There are two types of parapsoriasis; small plaque parapsoriasis (SPP) and large plaque parapsoriasis (LPP). Out of the two types, LPP is considered a premalignant dermatosis with a risk of progressing to mycosis fungoides or cutaneous T-cell lymphoma, while SPP is a chronic benign condition. Again, because this disorder is difficult to diagnose, there are no concrete epidemiological statistics. But, of those with LPP, about 10% will progress to a malignant form.

The cause of parapsoriasis is unknown. It is thought that both SPP and LPP represent different stages in a continuum from chronic dermatitis to cutaneous T-cell lymphoma. In addition, dominant T-cell clonality has been seen in many cases of LPP, and only some in SPP. Yet this fact has not proven to increase the risk of malignancy.

SPP typically presents as asymptomatic, pink to yellow-brown, round or oval macules or patches, ranging form 2-5cm, with variable scaling. The lesions mainly occur on the trunk, flanks and proximal extremities. When examined under a microscope, there are very nonspecific findings; mild spongiosis, parakeratosis, scale and exocytosis of small lymphocytes. There is also a variant of SPP, called digitate dermatosis. The lesions in this case are considered elongated patches, with an atrophic cigarette paper like surface, which occur on the flanks along the skin cleavage lines. 

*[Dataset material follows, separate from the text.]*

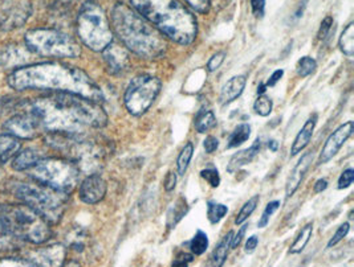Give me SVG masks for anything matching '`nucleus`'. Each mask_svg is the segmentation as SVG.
I'll return each mask as SVG.
<instances>
[{"mask_svg": "<svg viewBox=\"0 0 354 267\" xmlns=\"http://www.w3.org/2000/svg\"><path fill=\"white\" fill-rule=\"evenodd\" d=\"M24 108L33 114L41 130L49 132L85 134L88 128L108 123V115L98 102L71 93L43 95L26 102Z\"/></svg>", "mask_w": 354, "mask_h": 267, "instance_id": "1", "label": "nucleus"}, {"mask_svg": "<svg viewBox=\"0 0 354 267\" xmlns=\"http://www.w3.org/2000/svg\"><path fill=\"white\" fill-rule=\"evenodd\" d=\"M316 68H317V63H316V60L315 59H312V57H301L300 60H299V63L296 65V70H297V75L300 76V77H308V76H310L315 70H316Z\"/></svg>", "mask_w": 354, "mask_h": 267, "instance_id": "33", "label": "nucleus"}, {"mask_svg": "<svg viewBox=\"0 0 354 267\" xmlns=\"http://www.w3.org/2000/svg\"><path fill=\"white\" fill-rule=\"evenodd\" d=\"M349 230H351L349 222H344V224L338 228L337 230H336V233L333 235V237L330 238V241L328 242V248L336 246L341 239H344V238L346 237V235L349 233Z\"/></svg>", "mask_w": 354, "mask_h": 267, "instance_id": "39", "label": "nucleus"}, {"mask_svg": "<svg viewBox=\"0 0 354 267\" xmlns=\"http://www.w3.org/2000/svg\"><path fill=\"white\" fill-rule=\"evenodd\" d=\"M201 176H202L206 181H209V184L212 188H218V187H219V184H221V176H219V172H218L216 168H214V167L205 168V170L201 172Z\"/></svg>", "mask_w": 354, "mask_h": 267, "instance_id": "38", "label": "nucleus"}, {"mask_svg": "<svg viewBox=\"0 0 354 267\" xmlns=\"http://www.w3.org/2000/svg\"><path fill=\"white\" fill-rule=\"evenodd\" d=\"M268 147H270L272 151H277L279 144H277V141H268Z\"/></svg>", "mask_w": 354, "mask_h": 267, "instance_id": "54", "label": "nucleus"}, {"mask_svg": "<svg viewBox=\"0 0 354 267\" xmlns=\"http://www.w3.org/2000/svg\"><path fill=\"white\" fill-rule=\"evenodd\" d=\"M283 76H284V70H283V69H277V70H274V73L271 75V77H270L268 81H267L266 86L272 88V86H274L280 79H283Z\"/></svg>", "mask_w": 354, "mask_h": 267, "instance_id": "49", "label": "nucleus"}, {"mask_svg": "<svg viewBox=\"0 0 354 267\" xmlns=\"http://www.w3.org/2000/svg\"><path fill=\"white\" fill-rule=\"evenodd\" d=\"M63 267H80V265H79L77 262H75V261H73V262H69V264H66V265L64 264V266Z\"/></svg>", "mask_w": 354, "mask_h": 267, "instance_id": "56", "label": "nucleus"}, {"mask_svg": "<svg viewBox=\"0 0 354 267\" xmlns=\"http://www.w3.org/2000/svg\"><path fill=\"white\" fill-rule=\"evenodd\" d=\"M250 135H251V126L248 123H241L239 126L235 127V130L230 135L227 148H235L243 143H245L248 141Z\"/></svg>", "mask_w": 354, "mask_h": 267, "instance_id": "26", "label": "nucleus"}, {"mask_svg": "<svg viewBox=\"0 0 354 267\" xmlns=\"http://www.w3.org/2000/svg\"><path fill=\"white\" fill-rule=\"evenodd\" d=\"M316 123H317V115H313V117H310L306 121L304 126L299 131L297 137L293 141L292 148H290V154L292 155H297L299 152H301L306 146L309 144V141L312 139V135H313Z\"/></svg>", "mask_w": 354, "mask_h": 267, "instance_id": "21", "label": "nucleus"}, {"mask_svg": "<svg viewBox=\"0 0 354 267\" xmlns=\"http://www.w3.org/2000/svg\"><path fill=\"white\" fill-rule=\"evenodd\" d=\"M0 224L17 238L31 244H44L52 237L50 224L26 204L0 205Z\"/></svg>", "mask_w": 354, "mask_h": 267, "instance_id": "5", "label": "nucleus"}, {"mask_svg": "<svg viewBox=\"0 0 354 267\" xmlns=\"http://www.w3.org/2000/svg\"><path fill=\"white\" fill-rule=\"evenodd\" d=\"M31 14V8H30V3L23 1L12 6L10 10H7V12L3 16V21L1 24L6 27V30H14L19 26H21Z\"/></svg>", "mask_w": 354, "mask_h": 267, "instance_id": "18", "label": "nucleus"}, {"mask_svg": "<svg viewBox=\"0 0 354 267\" xmlns=\"http://www.w3.org/2000/svg\"><path fill=\"white\" fill-rule=\"evenodd\" d=\"M272 99L268 98L267 95H260L258 99L255 101V105H254V110L257 114H259L260 117H267L271 114L272 111Z\"/></svg>", "mask_w": 354, "mask_h": 267, "instance_id": "36", "label": "nucleus"}, {"mask_svg": "<svg viewBox=\"0 0 354 267\" xmlns=\"http://www.w3.org/2000/svg\"><path fill=\"white\" fill-rule=\"evenodd\" d=\"M162 83L160 79L141 75L131 79L125 92V106L131 115H142L150 109L161 92Z\"/></svg>", "mask_w": 354, "mask_h": 267, "instance_id": "10", "label": "nucleus"}, {"mask_svg": "<svg viewBox=\"0 0 354 267\" xmlns=\"http://www.w3.org/2000/svg\"><path fill=\"white\" fill-rule=\"evenodd\" d=\"M308 1H309V0H303V1H301V4L299 6V8H297V11H296V14H295L296 19H300V17H301L304 10H306V6L308 4Z\"/></svg>", "mask_w": 354, "mask_h": 267, "instance_id": "53", "label": "nucleus"}, {"mask_svg": "<svg viewBox=\"0 0 354 267\" xmlns=\"http://www.w3.org/2000/svg\"><path fill=\"white\" fill-rule=\"evenodd\" d=\"M195 11L206 14L209 8V0H186Z\"/></svg>", "mask_w": 354, "mask_h": 267, "instance_id": "44", "label": "nucleus"}, {"mask_svg": "<svg viewBox=\"0 0 354 267\" xmlns=\"http://www.w3.org/2000/svg\"><path fill=\"white\" fill-rule=\"evenodd\" d=\"M187 213V205L186 201H183L182 199L177 201L176 208L174 209H170L169 215H167V225L169 228L171 226H176L179 221L182 220V217Z\"/></svg>", "mask_w": 354, "mask_h": 267, "instance_id": "31", "label": "nucleus"}, {"mask_svg": "<svg viewBox=\"0 0 354 267\" xmlns=\"http://www.w3.org/2000/svg\"><path fill=\"white\" fill-rule=\"evenodd\" d=\"M312 233H313V224L309 222L301 229L299 236L296 237V239L290 245V254H299V253L303 252L306 249V244L309 242V239L312 237Z\"/></svg>", "mask_w": 354, "mask_h": 267, "instance_id": "27", "label": "nucleus"}, {"mask_svg": "<svg viewBox=\"0 0 354 267\" xmlns=\"http://www.w3.org/2000/svg\"><path fill=\"white\" fill-rule=\"evenodd\" d=\"M228 208L223 204L218 203H209V209H207V216L211 224H216L222 220L227 215Z\"/></svg>", "mask_w": 354, "mask_h": 267, "instance_id": "34", "label": "nucleus"}, {"mask_svg": "<svg viewBox=\"0 0 354 267\" xmlns=\"http://www.w3.org/2000/svg\"><path fill=\"white\" fill-rule=\"evenodd\" d=\"M251 7L252 12L257 17H263L264 11H266V0H251Z\"/></svg>", "mask_w": 354, "mask_h": 267, "instance_id": "46", "label": "nucleus"}, {"mask_svg": "<svg viewBox=\"0 0 354 267\" xmlns=\"http://www.w3.org/2000/svg\"><path fill=\"white\" fill-rule=\"evenodd\" d=\"M245 229H247V225H244V226H242V228L239 229V232H238V235H236V236L232 237V241H231V249H235V248H238V246L241 245L243 237L245 235Z\"/></svg>", "mask_w": 354, "mask_h": 267, "instance_id": "50", "label": "nucleus"}, {"mask_svg": "<svg viewBox=\"0 0 354 267\" xmlns=\"http://www.w3.org/2000/svg\"><path fill=\"white\" fill-rule=\"evenodd\" d=\"M279 206H280V201H277V200L271 201L270 204L266 206V209H264V212H263V215L259 220L258 228L261 229V228H266L268 225V222L271 220V217L274 216V212L279 209Z\"/></svg>", "mask_w": 354, "mask_h": 267, "instance_id": "37", "label": "nucleus"}, {"mask_svg": "<svg viewBox=\"0 0 354 267\" xmlns=\"http://www.w3.org/2000/svg\"><path fill=\"white\" fill-rule=\"evenodd\" d=\"M260 148H261V141L260 139H257L250 148L236 152L234 157H231V160L228 163V167H227L228 172H235L244 166H247L248 163H251L255 157H258Z\"/></svg>", "mask_w": 354, "mask_h": 267, "instance_id": "20", "label": "nucleus"}, {"mask_svg": "<svg viewBox=\"0 0 354 267\" xmlns=\"http://www.w3.org/2000/svg\"><path fill=\"white\" fill-rule=\"evenodd\" d=\"M353 131V122H346L338 127L333 134H330V137L326 139L324 147H322L320 163H328L330 159L336 157L338 151L341 150L342 144L352 137Z\"/></svg>", "mask_w": 354, "mask_h": 267, "instance_id": "14", "label": "nucleus"}, {"mask_svg": "<svg viewBox=\"0 0 354 267\" xmlns=\"http://www.w3.org/2000/svg\"><path fill=\"white\" fill-rule=\"evenodd\" d=\"M326 188H328V181L325 179H320V180L316 181V184H315V192L316 193H322V190H325Z\"/></svg>", "mask_w": 354, "mask_h": 267, "instance_id": "52", "label": "nucleus"}, {"mask_svg": "<svg viewBox=\"0 0 354 267\" xmlns=\"http://www.w3.org/2000/svg\"><path fill=\"white\" fill-rule=\"evenodd\" d=\"M245 83H247L245 76H235V77L228 79L221 90L219 101L223 105H228V103L234 102L236 98H239L242 95Z\"/></svg>", "mask_w": 354, "mask_h": 267, "instance_id": "19", "label": "nucleus"}, {"mask_svg": "<svg viewBox=\"0 0 354 267\" xmlns=\"http://www.w3.org/2000/svg\"><path fill=\"white\" fill-rule=\"evenodd\" d=\"M338 44H339V49L342 50V53L344 55H346V56H349V57H352L354 55V24L353 23H351L344 32H342V34H341V37H339V41H338Z\"/></svg>", "mask_w": 354, "mask_h": 267, "instance_id": "28", "label": "nucleus"}, {"mask_svg": "<svg viewBox=\"0 0 354 267\" xmlns=\"http://www.w3.org/2000/svg\"><path fill=\"white\" fill-rule=\"evenodd\" d=\"M163 184H165V189H166L167 192L173 190V189L176 188V186H177V175L174 172L167 173L166 177H165Z\"/></svg>", "mask_w": 354, "mask_h": 267, "instance_id": "48", "label": "nucleus"}, {"mask_svg": "<svg viewBox=\"0 0 354 267\" xmlns=\"http://www.w3.org/2000/svg\"><path fill=\"white\" fill-rule=\"evenodd\" d=\"M194 255L193 254H186V253H182L177 257V259L173 262L171 267H189V264L193 262Z\"/></svg>", "mask_w": 354, "mask_h": 267, "instance_id": "45", "label": "nucleus"}, {"mask_svg": "<svg viewBox=\"0 0 354 267\" xmlns=\"http://www.w3.org/2000/svg\"><path fill=\"white\" fill-rule=\"evenodd\" d=\"M114 31L125 47L145 60H157L167 50V41L144 16L124 3H117L112 11Z\"/></svg>", "mask_w": 354, "mask_h": 267, "instance_id": "3", "label": "nucleus"}, {"mask_svg": "<svg viewBox=\"0 0 354 267\" xmlns=\"http://www.w3.org/2000/svg\"><path fill=\"white\" fill-rule=\"evenodd\" d=\"M43 157H41V154L35 148L21 150L14 157L12 168L15 171H30Z\"/></svg>", "mask_w": 354, "mask_h": 267, "instance_id": "22", "label": "nucleus"}, {"mask_svg": "<svg viewBox=\"0 0 354 267\" xmlns=\"http://www.w3.org/2000/svg\"><path fill=\"white\" fill-rule=\"evenodd\" d=\"M354 181L353 168H348L346 171H344L342 175L338 179V189L349 188Z\"/></svg>", "mask_w": 354, "mask_h": 267, "instance_id": "40", "label": "nucleus"}, {"mask_svg": "<svg viewBox=\"0 0 354 267\" xmlns=\"http://www.w3.org/2000/svg\"><path fill=\"white\" fill-rule=\"evenodd\" d=\"M133 8L163 36L180 46L192 44L198 32L193 14L178 0H130Z\"/></svg>", "mask_w": 354, "mask_h": 267, "instance_id": "4", "label": "nucleus"}, {"mask_svg": "<svg viewBox=\"0 0 354 267\" xmlns=\"http://www.w3.org/2000/svg\"><path fill=\"white\" fill-rule=\"evenodd\" d=\"M102 57L108 72L113 76H121L129 68V55L125 48L120 47L118 44L111 43L102 50Z\"/></svg>", "mask_w": 354, "mask_h": 267, "instance_id": "15", "label": "nucleus"}, {"mask_svg": "<svg viewBox=\"0 0 354 267\" xmlns=\"http://www.w3.org/2000/svg\"><path fill=\"white\" fill-rule=\"evenodd\" d=\"M333 27V17L332 16H326L322 20V26H320V31H319V40H325L329 34V32Z\"/></svg>", "mask_w": 354, "mask_h": 267, "instance_id": "43", "label": "nucleus"}, {"mask_svg": "<svg viewBox=\"0 0 354 267\" xmlns=\"http://www.w3.org/2000/svg\"><path fill=\"white\" fill-rule=\"evenodd\" d=\"M259 204V196H254L251 197L245 204L243 205L241 212L238 213L236 219H235V224L236 225H242L244 221L247 220L257 209V206Z\"/></svg>", "mask_w": 354, "mask_h": 267, "instance_id": "32", "label": "nucleus"}, {"mask_svg": "<svg viewBox=\"0 0 354 267\" xmlns=\"http://www.w3.org/2000/svg\"><path fill=\"white\" fill-rule=\"evenodd\" d=\"M4 130L17 139H32L43 131L33 114L24 108V103H21L20 109L7 119Z\"/></svg>", "mask_w": 354, "mask_h": 267, "instance_id": "11", "label": "nucleus"}, {"mask_svg": "<svg viewBox=\"0 0 354 267\" xmlns=\"http://www.w3.org/2000/svg\"><path fill=\"white\" fill-rule=\"evenodd\" d=\"M79 167L69 159L43 157L28 171L35 183L69 195L77 187Z\"/></svg>", "mask_w": 354, "mask_h": 267, "instance_id": "7", "label": "nucleus"}, {"mask_svg": "<svg viewBox=\"0 0 354 267\" xmlns=\"http://www.w3.org/2000/svg\"><path fill=\"white\" fill-rule=\"evenodd\" d=\"M232 237H234L232 232L227 233L223 237V239L219 242V245L216 246V249L212 253V257H211V265H212V267H222L225 265L227 255H228V250L231 249Z\"/></svg>", "mask_w": 354, "mask_h": 267, "instance_id": "24", "label": "nucleus"}, {"mask_svg": "<svg viewBox=\"0 0 354 267\" xmlns=\"http://www.w3.org/2000/svg\"><path fill=\"white\" fill-rule=\"evenodd\" d=\"M259 238L257 236L250 237L245 242V253L251 254V253L255 252V249L258 248Z\"/></svg>", "mask_w": 354, "mask_h": 267, "instance_id": "51", "label": "nucleus"}, {"mask_svg": "<svg viewBox=\"0 0 354 267\" xmlns=\"http://www.w3.org/2000/svg\"><path fill=\"white\" fill-rule=\"evenodd\" d=\"M0 267H37L30 261H21L14 258H4L0 259Z\"/></svg>", "mask_w": 354, "mask_h": 267, "instance_id": "41", "label": "nucleus"}, {"mask_svg": "<svg viewBox=\"0 0 354 267\" xmlns=\"http://www.w3.org/2000/svg\"><path fill=\"white\" fill-rule=\"evenodd\" d=\"M193 154L194 144L193 143H187L182 148V151H180V154L178 157L177 167L179 175H185V172L187 171V167H189V164H190V161L193 159Z\"/></svg>", "mask_w": 354, "mask_h": 267, "instance_id": "30", "label": "nucleus"}, {"mask_svg": "<svg viewBox=\"0 0 354 267\" xmlns=\"http://www.w3.org/2000/svg\"><path fill=\"white\" fill-rule=\"evenodd\" d=\"M66 249L62 244H53L30 254V262L37 267H63Z\"/></svg>", "mask_w": 354, "mask_h": 267, "instance_id": "12", "label": "nucleus"}, {"mask_svg": "<svg viewBox=\"0 0 354 267\" xmlns=\"http://www.w3.org/2000/svg\"><path fill=\"white\" fill-rule=\"evenodd\" d=\"M77 33L81 41L95 52H102L113 43L109 20L95 0H88L82 4L77 16Z\"/></svg>", "mask_w": 354, "mask_h": 267, "instance_id": "8", "label": "nucleus"}, {"mask_svg": "<svg viewBox=\"0 0 354 267\" xmlns=\"http://www.w3.org/2000/svg\"><path fill=\"white\" fill-rule=\"evenodd\" d=\"M20 151L19 139L10 134L0 135V166L7 163L11 157H15Z\"/></svg>", "mask_w": 354, "mask_h": 267, "instance_id": "23", "label": "nucleus"}, {"mask_svg": "<svg viewBox=\"0 0 354 267\" xmlns=\"http://www.w3.org/2000/svg\"><path fill=\"white\" fill-rule=\"evenodd\" d=\"M194 126L199 134L209 132V130H212L214 127L216 126V117L211 110L199 111L195 117Z\"/></svg>", "mask_w": 354, "mask_h": 267, "instance_id": "25", "label": "nucleus"}, {"mask_svg": "<svg viewBox=\"0 0 354 267\" xmlns=\"http://www.w3.org/2000/svg\"><path fill=\"white\" fill-rule=\"evenodd\" d=\"M26 47L32 53L55 59H75L81 55L80 44L64 32L36 28L26 33Z\"/></svg>", "mask_w": 354, "mask_h": 267, "instance_id": "9", "label": "nucleus"}, {"mask_svg": "<svg viewBox=\"0 0 354 267\" xmlns=\"http://www.w3.org/2000/svg\"><path fill=\"white\" fill-rule=\"evenodd\" d=\"M225 52H218V53H215V55L209 59V63H207V69H209V72L218 70V69L221 68V65L225 61Z\"/></svg>", "mask_w": 354, "mask_h": 267, "instance_id": "42", "label": "nucleus"}, {"mask_svg": "<svg viewBox=\"0 0 354 267\" xmlns=\"http://www.w3.org/2000/svg\"><path fill=\"white\" fill-rule=\"evenodd\" d=\"M266 88H267V86H266L264 83H261L258 88V95H263V93L266 92Z\"/></svg>", "mask_w": 354, "mask_h": 267, "instance_id": "55", "label": "nucleus"}, {"mask_svg": "<svg viewBox=\"0 0 354 267\" xmlns=\"http://www.w3.org/2000/svg\"><path fill=\"white\" fill-rule=\"evenodd\" d=\"M209 248V237L203 230H198L190 242V250L193 255H202Z\"/></svg>", "mask_w": 354, "mask_h": 267, "instance_id": "29", "label": "nucleus"}, {"mask_svg": "<svg viewBox=\"0 0 354 267\" xmlns=\"http://www.w3.org/2000/svg\"><path fill=\"white\" fill-rule=\"evenodd\" d=\"M312 161H313V152H306V155H303L301 159L297 161L296 167L290 172V177L287 180V184H286L287 197H290L300 187L306 173L308 172L309 167L312 166Z\"/></svg>", "mask_w": 354, "mask_h": 267, "instance_id": "17", "label": "nucleus"}, {"mask_svg": "<svg viewBox=\"0 0 354 267\" xmlns=\"http://www.w3.org/2000/svg\"><path fill=\"white\" fill-rule=\"evenodd\" d=\"M8 83L15 90H48L81 95L98 103L104 101L102 90L96 82L81 69L66 63H33L19 68L8 76Z\"/></svg>", "mask_w": 354, "mask_h": 267, "instance_id": "2", "label": "nucleus"}, {"mask_svg": "<svg viewBox=\"0 0 354 267\" xmlns=\"http://www.w3.org/2000/svg\"><path fill=\"white\" fill-rule=\"evenodd\" d=\"M106 190V181L98 173H91L82 180L79 188V196L82 203L93 205L100 203L105 197Z\"/></svg>", "mask_w": 354, "mask_h": 267, "instance_id": "13", "label": "nucleus"}, {"mask_svg": "<svg viewBox=\"0 0 354 267\" xmlns=\"http://www.w3.org/2000/svg\"><path fill=\"white\" fill-rule=\"evenodd\" d=\"M17 246V238L12 236L4 225L0 224V252L14 249Z\"/></svg>", "mask_w": 354, "mask_h": 267, "instance_id": "35", "label": "nucleus"}, {"mask_svg": "<svg viewBox=\"0 0 354 267\" xmlns=\"http://www.w3.org/2000/svg\"><path fill=\"white\" fill-rule=\"evenodd\" d=\"M15 195L23 204L32 208L50 225L57 224L64 216L68 195L37 183L17 184Z\"/></svg>", "mask_w": 354, "mask_h": 267, "instance_id": "6", "label": "nucleus"}, {"mask_svg": "<svg viewBox=\"0 0 354 267\" xmlns=\"http://www.w3.org/2000/svg\"><path fill=\"white\" fill-rule=\"evenodd\" d=\"M30 49L17 44H11L0 50V66L3 68H23L30 61Z\"/></svg>", "mask_w": 354, "mask_h": 267, "instance_id": "16", "label": "nucleus"}, {"mask_svg": "<svg viewBox=\"0 0 354 267\" xmlns=\"http://www.w3.org/2000/svg\"><path fill=\"white\" fill-rule=\"evenodd\" d=\"M205 151L207 152V154H212V152H215L216 150H218V147H219V141L218 139L215 138V137H207L206 139H205Z\"/></svg>", "mask_w": 354, "mask_h": 267, "instance_id": "47", "label": "nucleus"}]
</instances>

In comparison, LPP presents as large irregularly shaped patches, typically dusky red or brown with fine scale. There is usually epidermal atrophy and the lesions often appear on non-sun exposed areas, such as; the buttocks, thighs, lower trunk, flexural surfaces, breasts and inframammary areas. Microscopically, there is psoriasiform epidermal hyperplasia, poiklodermatous areas, vacuolization in the basal layer, and brisk lymphocytic infiltration. Pautrier microabscesses, clusters of atypical lymphocytes, are a classic sign of mycosis fungoides, when absent, there is more inclination to diagnose LPP.

To reach a definitive diagnosis, there must be a proper clinical presentation as described above and a skin biopsy. The skin biopsy of choice is typically a punch biopsy to see the full thickness of the skin. It is recommended to do multiple skin biopsies in a variety of areas because of the diverse morphology. In addition, it is also recommended to do them overtime to monitor their progression, especially in the case of LPP.  

Treatment for SPP begins with moderate to high potency topical corticosteroids for 8-12 weeks. If results are unsatisfactory, which is defined as less than 50% clearance, then the addition of phototherapy is considered 2-3 times a week.   The treatment of LPP begins similarly in that topical corticosteroids are used. Yet, this first line of treatment is used with a high or super high potency steroid for about 12 weeks. If there is extensive skin involvement, then phototherapy is additionally used at the start of treatment 2-3 times a week. Follow up with SPP patients are annually, yet follow up with LPP patients is every 6 month due to the possible progression to malignancy.